----- VORLIEGENDER TEXT

Der Kästner-Biograf Sven Hanuschek hat in dem Band „Resignation ist kein Gesichtspunkt“ politische Reden und Feuilletons von Erich Kästner versammelt und zwar über Kästners gesamte Schaffensphase. Das erste Beispiel stammt von 1924 und trägt die Überschrift „Drama in Sachsen“. Der letzte Beitrag heißt „Über die Schulen meiner Kindheit … “ und ist 1970 in der Münchner Abendzeitung erschienen. Dazwischen hat Sven Hanuschek eine bunte Auswahl verschiedenster politischer Äußerungen Erich Kästners aufgereiht.
Wie politisch war Erich Kästner?
Mit einem Wort: sehr. Seine Erfahrungen im Zusammenhang mit dem Ersten Weltkrieg – martialische Schikane durch Sergeant Waurich, die ihm eine Herzerkrankung einbrachte – haben ihn zu einem Gegner von Drill, Militär und Krieg gemacht. Erich Kästner war Pazifist durch und durch. Und er war ein Vertreter des Rechts auf freie Meinungsäußerung. Marcel Reich-Ranicki hat in seinem Vorwort zu einem anderen Buch Kästner selbst zitiert, der meinte, dass Menschen besser werden können, „wenn man sie oft genug, beschimpft, bittet, beleidigt und auslacht“. Diese Einstellung war die Grundlage seiner politischen Texte. Am bekanntesten ist natürlich sein Gedicht „Kennst du das Land, wo die Kanonen blühen?“, das in keiner Antikriegs-Gedichtesammlung fehlt. Doch Kästner ging eben nicht nur ins Grundsätzliche, sondern auch ins Spezielle. Er schrieb anlassbezogen. Auch in seinen Zeitungsbeiträgen ohne Reim.
„Der Staat als Gouvernante“ ist ein Beispiel dafür, dass schon der junge Kästner dezidierte Vorstellungen davon hatte, was dem Staat gegenüber seinen Bürgern und Bürgerinnen zustehe und was nicht. Das Verbot eines künstlerisch wertvollen Films gehörte seiner Meinung nach nicht dazu. Es kam auch der Humor nicht zu kurz, auch in Zeiten, die alles andere als humorig waren. So ersann n Kästner in Zusammenarbeit mit dem Zeichner Martin Koser ein „Reichstags-Rommé “ mit dem Untertitel „Jeder sein eigener Diktator “. Darin finden sich so unterschiedliche Figuren wie Adolf Hitler, Hermann Müller oder Ernst Thälmann. Der Reim zu letzterem lautet „In Russland sitzt die große Sphinx. / Die Kommunisten sitzen links.“ Die Spielregeln liefert Erich Kästner dann auch noch nach. Besonders leicht waren die nicht – da der Realität der späten Weimarer Republik nachgebildet. Es sollten – mögliche! – Regierungen gebildet werden …
Es folgten die zwölf Nazi-Jahre.

----------
----- DATENAUSZÜGE

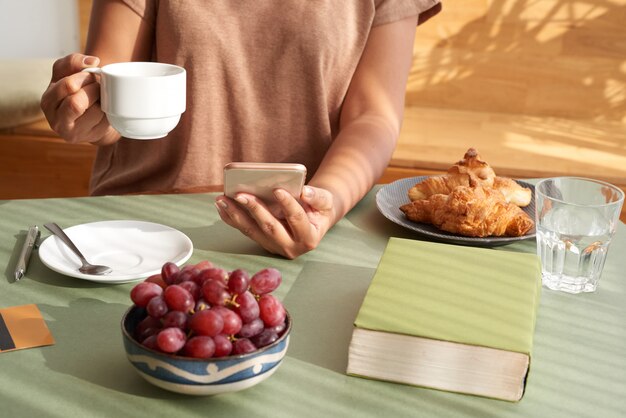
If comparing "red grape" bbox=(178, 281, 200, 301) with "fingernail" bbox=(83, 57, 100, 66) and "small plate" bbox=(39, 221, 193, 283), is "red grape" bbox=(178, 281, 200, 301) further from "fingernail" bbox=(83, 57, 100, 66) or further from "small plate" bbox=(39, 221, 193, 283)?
"fingernail" bbox=(83, 57, 100, 66)

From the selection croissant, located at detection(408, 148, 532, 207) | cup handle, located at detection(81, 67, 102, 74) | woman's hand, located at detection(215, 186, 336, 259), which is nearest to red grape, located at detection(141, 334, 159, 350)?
woman's hand, located at detection(215, 186, 336, 259)

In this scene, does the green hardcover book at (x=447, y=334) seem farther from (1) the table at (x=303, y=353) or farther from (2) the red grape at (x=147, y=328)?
(2) the red grape at (x=147, y=328)

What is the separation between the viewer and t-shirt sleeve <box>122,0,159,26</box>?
1.51m

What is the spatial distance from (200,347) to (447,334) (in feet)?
0.80

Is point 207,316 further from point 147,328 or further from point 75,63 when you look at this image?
point 75,63

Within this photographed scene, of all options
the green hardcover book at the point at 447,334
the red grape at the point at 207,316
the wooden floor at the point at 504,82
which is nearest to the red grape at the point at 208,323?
the red grape at the point at 207,316

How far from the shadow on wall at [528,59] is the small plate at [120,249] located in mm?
2027

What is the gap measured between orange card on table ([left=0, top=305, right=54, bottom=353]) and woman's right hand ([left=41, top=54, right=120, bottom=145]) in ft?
1.14

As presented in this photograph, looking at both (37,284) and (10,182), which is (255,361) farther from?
(10,182)

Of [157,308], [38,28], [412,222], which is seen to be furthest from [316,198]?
[38,28]

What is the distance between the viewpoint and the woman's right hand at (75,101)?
1.14m

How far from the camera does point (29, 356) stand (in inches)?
32.4

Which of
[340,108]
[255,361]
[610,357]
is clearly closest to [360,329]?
[255,361]

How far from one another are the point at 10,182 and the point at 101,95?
1.79 meters
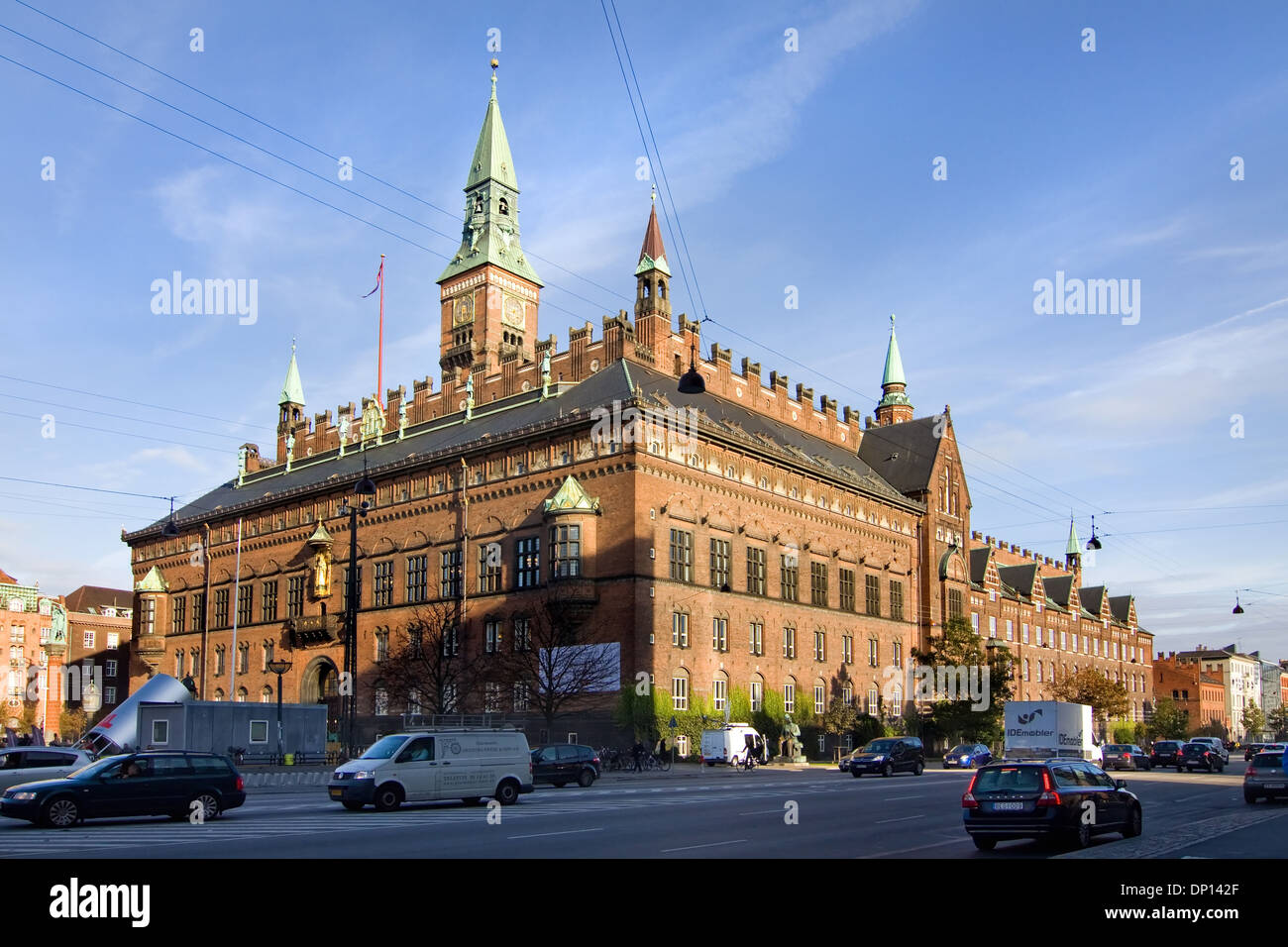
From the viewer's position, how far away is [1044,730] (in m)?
46.2

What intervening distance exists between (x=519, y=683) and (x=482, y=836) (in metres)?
37.2

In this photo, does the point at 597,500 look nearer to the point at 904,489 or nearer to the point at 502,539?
the point at 502,539

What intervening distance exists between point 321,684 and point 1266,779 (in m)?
56.3

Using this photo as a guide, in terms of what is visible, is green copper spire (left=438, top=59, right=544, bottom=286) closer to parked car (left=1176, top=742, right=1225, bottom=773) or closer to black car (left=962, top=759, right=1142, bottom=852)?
parked car (left=1176, top=742, right=1225, bottom=773)

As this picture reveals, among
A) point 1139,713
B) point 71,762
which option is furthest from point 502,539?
point 1139,713

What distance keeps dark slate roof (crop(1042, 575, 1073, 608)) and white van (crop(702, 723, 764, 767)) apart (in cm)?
6560

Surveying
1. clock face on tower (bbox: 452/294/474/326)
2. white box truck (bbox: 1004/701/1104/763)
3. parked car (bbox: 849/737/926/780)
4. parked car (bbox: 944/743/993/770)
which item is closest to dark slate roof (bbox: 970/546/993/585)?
parked car (bbox: 944/743/993/770)

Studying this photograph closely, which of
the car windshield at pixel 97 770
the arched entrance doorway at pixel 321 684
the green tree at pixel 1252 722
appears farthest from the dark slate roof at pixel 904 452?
the green tree at pixel 1252 722

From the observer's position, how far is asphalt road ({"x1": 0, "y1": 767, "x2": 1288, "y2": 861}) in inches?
671

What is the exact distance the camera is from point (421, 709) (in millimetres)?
60844

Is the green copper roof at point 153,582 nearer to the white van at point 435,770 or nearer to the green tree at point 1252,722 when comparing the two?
the white van at point 435,770

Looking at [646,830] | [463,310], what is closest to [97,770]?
[646,830]

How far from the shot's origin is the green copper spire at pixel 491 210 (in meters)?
82.5

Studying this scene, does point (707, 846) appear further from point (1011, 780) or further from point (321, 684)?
point (321, 684)
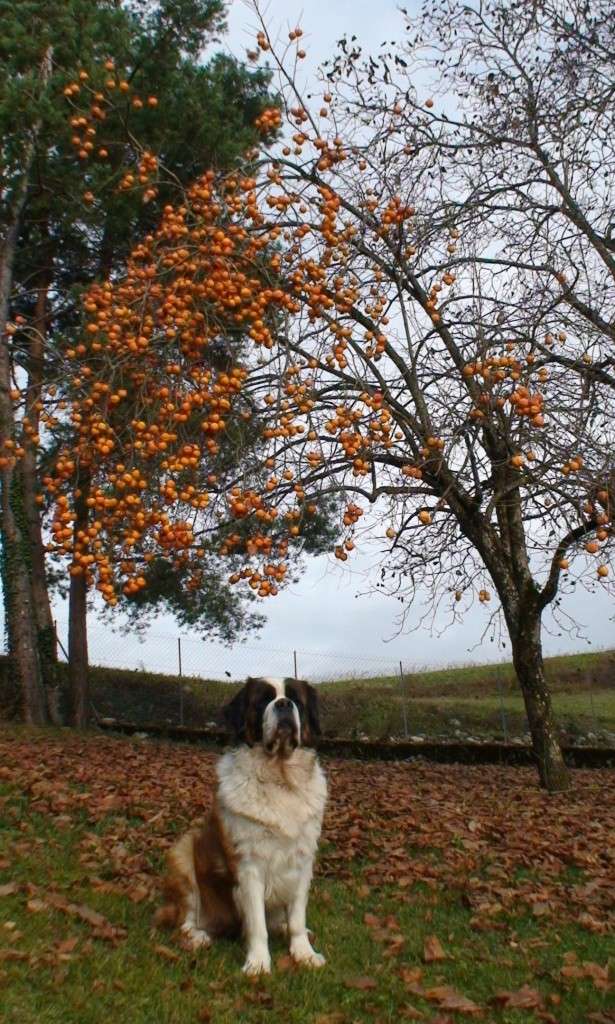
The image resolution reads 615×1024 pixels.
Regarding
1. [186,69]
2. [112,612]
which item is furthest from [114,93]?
[112,612]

----------

§ SCHRIFTLICHE AUFGABE 1
Wie lässt sich der Text über Kästner in zwei Sätzen zusammenfassen?
§ SCHRIFTLICHE AUFGABE 2
Stimmen diese Aussagen mit dem Text über Kästner überein? Antworten Sie jeweils mit Ja oder Nein und zitieren Sie die entscheidenden Worte des Textes.
(a) Der letzte Beitrag des Bandes erschien 1970 in der Münchner Abendzeitung.
(b) Kästner sah im Verbot eines künstlerisch wertvollen Films ein Recht des Staates.
(c) Die Spielregeln des „Reichstags-Rommé“ waren besonders leicht.
§ SCHRIFTLICHE AUFGABE 3
Schreiben Sie aus dem Text über Kästner den Abschnitt von „Der Kästner-Biograf Sven“ bis „Erich Kästners aufgereiht.“ wortgetreu ab.
Die Auflistung steht in keinem Zusammenhang mit dem Text über Kästner.

§ RICHTIGE LÖSUNG 1
Sven Hanuschek hat im Band „Resignation ist kein Gesichtspunkt“ politische Reden und Feuilletons Erich Kästners von 1924 bis 1970 versammelt. Kästner, den seine Erfahrungen im Ersten Weltkrieg zum Gegner von Drill, Militär und Krieg gemacht hatten, schrieb anlassbezogen und mit Humor, etwa das mit dem Zeichner Martin Koser ersonnene „Reichstags-Rommé“.

§ RICHTIGE LÖSUNG 2
(a) Ja: „ist 1970 in der Münchner Abendzeitung erschienen“
(b) Nein: „Das Verbot eines künstlerisch wertvollen Films gehörte seiner Meinung nach nicht dazu.“
(c) Nein: „Besonders leicht waren die nicht“

§ RICHTIGE LÖSUNG 3
Der Kästner-Biograf Sven Hanuschek hat in dem Band „Resignation ist kein Gesichtspunkt“ politische Reden und Feuilletons von Erich Kästner versammelt und zwar über Kästners gesamte Schaffensphase. Das erste Beispiel stammt von 1924 und trägt die Überschrift „Drama in Sachsen“. Der letzte Beitrag heißt „Über die Schulen meiner Kindheit … “ und ist 1970 in der Münchner Abendzeitung erschienen. Dazwischen hat Sven Hanuschek eine bunte Auswahl verschiedenster politischer Äußerungen Erich Kästners aufgereiht.